**The records**
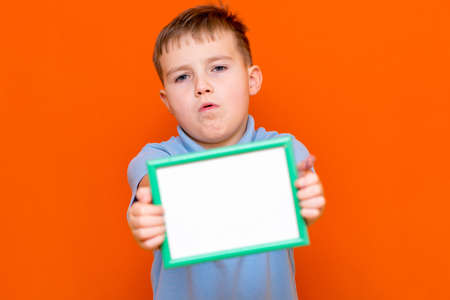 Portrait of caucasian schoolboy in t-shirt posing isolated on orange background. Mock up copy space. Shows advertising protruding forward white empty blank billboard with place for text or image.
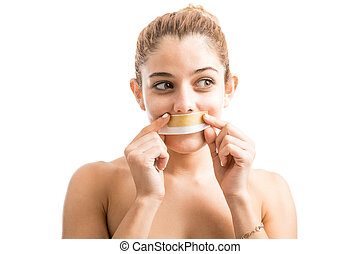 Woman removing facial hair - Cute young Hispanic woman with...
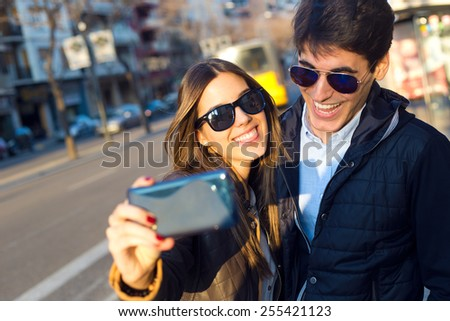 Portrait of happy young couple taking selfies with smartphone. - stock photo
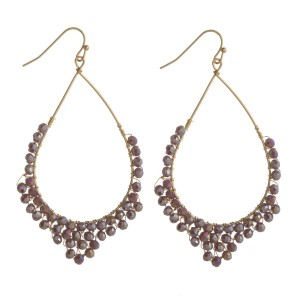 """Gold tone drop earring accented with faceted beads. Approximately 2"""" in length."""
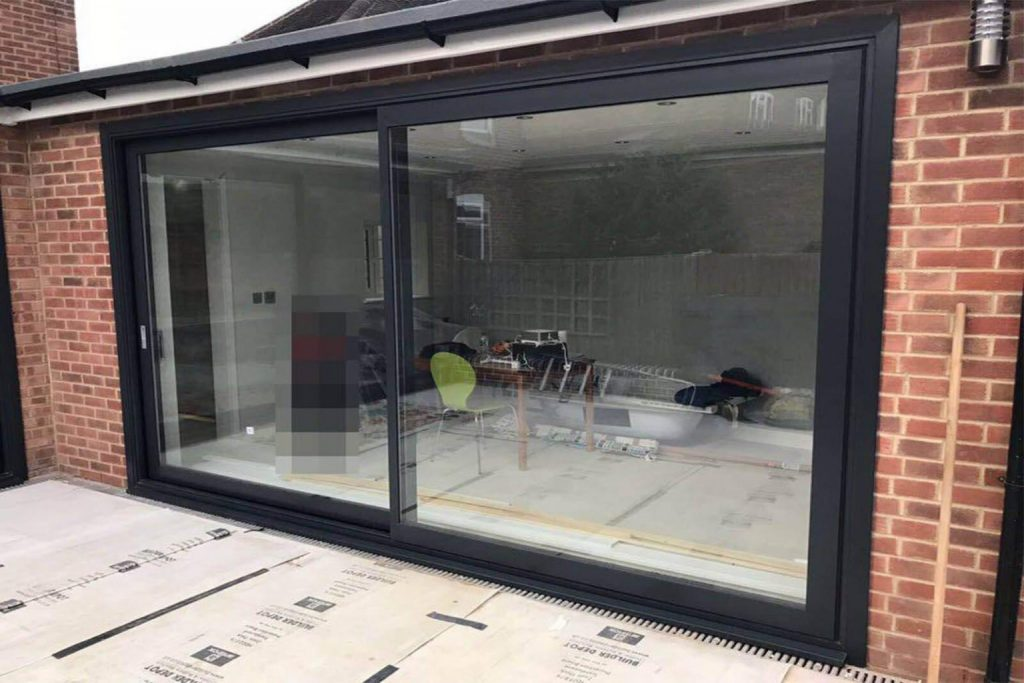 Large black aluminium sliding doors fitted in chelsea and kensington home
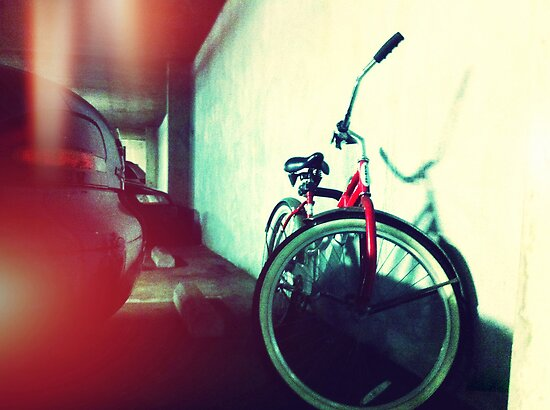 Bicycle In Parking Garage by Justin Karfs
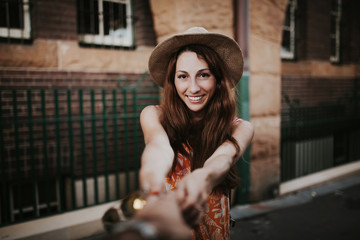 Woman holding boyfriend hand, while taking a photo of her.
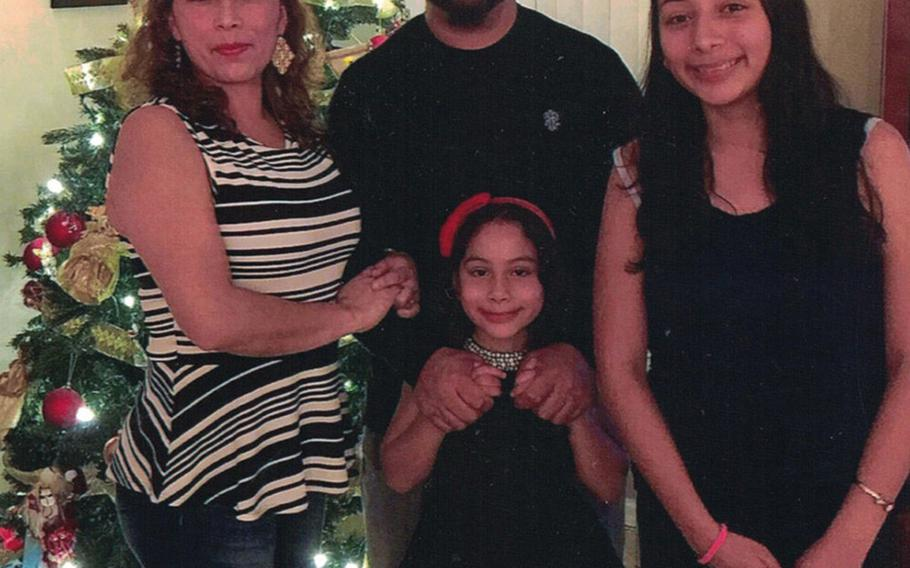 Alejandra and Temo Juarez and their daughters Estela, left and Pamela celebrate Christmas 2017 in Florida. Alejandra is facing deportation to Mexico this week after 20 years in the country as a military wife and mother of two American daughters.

**Task description**
Without the pictures, set down the lines above from the line with "Portrait of happy" up to and including the line with "Woman holding boyfriend" exactly as they stand.

**The answer**
 Portrait of happy young couple taking selfies with smartphone. - stock photo
 """Gold tone drop earring accented with faceted beads. Approximately 2"""" in length."""
 Large black aluminium sliding doors fitted in chelsea and kensington home
 Bicycle In Parking Garage by Justin Karfs
 Woman holding boyfriend hand, while taking a photo of her.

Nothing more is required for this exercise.